Se puede inducir la parálisis muscular y no suministrar el gas anestésico. En este caso el paciente retiene su capacidad de sentir. No puede moverse, ni ejercer fuerza con ninguno de sus músculos. No puede abrir los párpados, mover la lengua o contraer las cuerdas vocales. Pero puede oír las conversaciones de los médicos en el quirófano. Puede sentir el algodón con desinfectante que una mano le aplica con energía en la panza. (…)
Yo escuché a un médico preguntar si la anestesia estaba lista. Podemos empezar, dijo otro. Quise gritar.. Sentí el pinchazo en el abdomen y traté de llorar, pero no pude. Sentí cómo se degarragaba mi interior. Cada tajo que me recortaba. Las tijeras me arrancaban pequeñas porciones del cuerpo. Extraían mi apéndice mientras yo sentía cada detalle de la operación. Un bulto sordo que se acomodaba bruscamente en mi interior.
(…) Seis años después recuperé la capacidad de hablar.
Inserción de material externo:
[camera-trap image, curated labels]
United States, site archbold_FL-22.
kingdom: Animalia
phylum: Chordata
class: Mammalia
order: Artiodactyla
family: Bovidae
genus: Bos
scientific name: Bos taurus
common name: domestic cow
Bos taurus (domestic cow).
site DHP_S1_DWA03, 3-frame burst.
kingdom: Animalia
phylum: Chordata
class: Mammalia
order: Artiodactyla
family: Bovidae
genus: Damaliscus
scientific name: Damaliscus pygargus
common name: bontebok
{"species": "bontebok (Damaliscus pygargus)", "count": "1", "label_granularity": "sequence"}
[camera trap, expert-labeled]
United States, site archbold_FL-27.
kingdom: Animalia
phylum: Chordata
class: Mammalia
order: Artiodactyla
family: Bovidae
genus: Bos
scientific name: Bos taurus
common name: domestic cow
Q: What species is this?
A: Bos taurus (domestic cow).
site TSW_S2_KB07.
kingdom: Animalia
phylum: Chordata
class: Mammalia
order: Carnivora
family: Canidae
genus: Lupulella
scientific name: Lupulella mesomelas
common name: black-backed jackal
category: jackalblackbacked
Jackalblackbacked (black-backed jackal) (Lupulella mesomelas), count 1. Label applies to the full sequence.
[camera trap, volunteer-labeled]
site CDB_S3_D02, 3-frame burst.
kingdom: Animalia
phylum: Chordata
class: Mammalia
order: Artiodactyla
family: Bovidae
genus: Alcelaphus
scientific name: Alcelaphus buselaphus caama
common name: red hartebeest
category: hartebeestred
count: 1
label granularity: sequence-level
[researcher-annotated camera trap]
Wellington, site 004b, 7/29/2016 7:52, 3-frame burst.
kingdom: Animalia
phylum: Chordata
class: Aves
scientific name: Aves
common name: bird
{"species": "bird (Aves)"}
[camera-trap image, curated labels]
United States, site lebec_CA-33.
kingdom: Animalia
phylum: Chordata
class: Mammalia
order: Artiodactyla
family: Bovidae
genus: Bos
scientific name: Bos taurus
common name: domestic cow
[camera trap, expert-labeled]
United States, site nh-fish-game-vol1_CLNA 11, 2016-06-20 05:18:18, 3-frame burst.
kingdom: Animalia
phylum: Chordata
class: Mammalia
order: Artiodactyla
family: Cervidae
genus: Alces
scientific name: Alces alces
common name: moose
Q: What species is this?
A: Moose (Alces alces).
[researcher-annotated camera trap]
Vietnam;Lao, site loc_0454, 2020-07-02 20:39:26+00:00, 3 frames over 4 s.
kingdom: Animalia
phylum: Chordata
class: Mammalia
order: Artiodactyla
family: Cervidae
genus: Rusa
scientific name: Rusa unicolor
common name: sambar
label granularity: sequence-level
Empecé a recordar hace ocho meses. Los médicos que me atendieron contestaron siempre lo mismo, “Es psicosomático, vea a un psicoanálista”. El tratamiento no fue fácil: yo estaba muda. (…)
Me dijeron que el cerebro evita la memoria del dolor. Mi cuerpo, en todo caso, recuerda cada detalle. (…) Muchas veces prefiero no dormir, camino por mi estrecho departamento, doy vueltas, tomo café. Trato de no pensar. Estoy en alerta constante, desconfío de cada sensación o roce de mi piel que me brinda sensaciones insoportables. (...) Hoy sueño con una cámara de aislamiento sensorial, sin dolor ni recuerdos.
(…) Voy a vengarme, más ahora que esta experiencia me reveló una versión sádica de mí misma. Es una fijación que antes no tenía por los suplicios y la cirujía. Pensé en picanas, ratas con rabia, ácido, agujas. Pero el procedimiento más refinado es el que me enseñaron ellos, el factor sorpresa. Es raro, pero desde hace un tiempo me consuelo imaginando las infinitas formas que puede adoptar el dolor humano. Otros hacen ejercicios mentales para dormir, yo repaso una lista de técnicas de tortura. Ya no puedo olvidarme de sus manos mientras se deslizaban con pequeños cortes dentro de mí. El dolor gratuito, mudo, indiferente, inesperado. No tendría que decírselo a un juez, pero no me importa. Hago de cuenta que nos entendemos, como profesionales.